* _GIVEN PASSAGE_

# Buying Replacement Nut for Victor Welding Nozzle?



## erikmannie (Dec 19, 2022)

eBay often sucks. Even though the nut was shown in the auction photo, the eBay Seller shipped me this welding nozzle without the nut.

This is what they shipped me:







This is a complete welding nozzle. I wonder if anybody knows if it is possible to buy just that nut.







This is for a 300 Series torch. For a #4 tip, these welding nozzles are called 4-W or sometimes W-4. I believe that a replacement nut would fit on any size tip.

I looked on the internet, and didn’t find any. Does anybody know anywhere to buy such a replacement nut?


----------



## erikmannie (Dec 19, 2022)

It would look like this:


----------



## matthewsx (Dec 20, 2022)

Probably cost as much as you paid for the tip. I’d contact the seller and tell him to make it right. Otherwise return it, if the listing showed the nut and didn’t explicitly state it wasn’t included it’s bait and switch. 

John


----------



## erikmannie (Dec 20, 2022)

matthewsx said:


> Probably cost as much as you paid for the tip. I’d contact the seller and tell him to make it right. Otherwise return it, if the listing showed the nut and didn’t explicitly state it wasn’t included it’s bait and switch.
> 
> John



The Seller has yet another of the exact same item for sale. I messaged them, as well as initiated a return.


----------



## erikmannie (Dec 20, 2022)




----------



## G-ManBart (Dec 20, 2022)

If someone else stumbles on this looking for the same part:






						WeldingSupply  0309-0077 $14.92
					

Secure on-line welding supplies  0309-0077 $14.92




					weldingsupply.com


----------



## erikmannie (Dec 20, 2022)

G-ManBart said:


> If someone else stumbles on this looking for the same part:
> 
> 
> 
> ...



That was some pretty impressive Google Fu, @G-ManBart


----------

* _JOB_
Reproduce the forum thread above about the replacement nut for a Victor welding nozzle word for word, from its title to its last line.

* _PROVIDED DATA_

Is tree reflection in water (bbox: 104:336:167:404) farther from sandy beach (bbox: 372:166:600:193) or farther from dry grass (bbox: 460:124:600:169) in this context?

* _SOLVED PROBLEM_
# Buying Replacement Nut for Victor Welding Nozzle?



## erikmannie (Dec 19, 2022)

eBay often sucks. Even though the nut was shown in the auction photo, the eBay Seller shipped me this welding nozzle without the nut.

This is what they shipped me:







This is a complete welding nozzle. I wonder if anybody knows if it is possible to buy just that nut.







This is for a 300 Series torch. For a #4 tip, these welding nozzles are called 4-W or sometimes W-4. I believe that a replacement nut would fit on any size tip.

I looked on the internet, and didn’t find any. Does anybody know anywhere to buy such a replacement nut?


----------



## erikmannie (Dec 19, 2022)

It would look like this:


----------



## matthewsx (Dec 20, 2022)

Probably cost as much as you paid for the tip. I’d contact the seller and tell him to make it right. Otherwise return it, if the listing showed the nut and didn’t explicitly state it wasn’t included it’s bait and switch. 

John


----------



## erikmannie (Dec 20, 2022)

matthewsx said:


> Probably cost as much as you paid for the tip. I’d contact the seller and tell him to make it right. Otherwise return it, if the listing showed the nut and didn’t explicitly state it wasn’t included it’s bait and switch.
> 
> John



The Seller has yet another of the exact same item for sale. I messaged them, as well as initiated a return.


----------



## erikmannie (Dec 20, 2022)




----------



## G-ManBart (Dec 20, 2022)

If someone else stumbles on this looking for the same part:






						WeldingSupply  0309-0077 $14.92
					

Secure on-line welding supplies  0309-0077 $14.92




					weldingsupply.com


----------



## erikmannie (Dec 20, 2022)

G-ManBart said:


> If someone else stumbles on this looking for the same part:
> 
> 
> 
> ...



That was some pretty impressive Google Fu, @G-ManBart


----------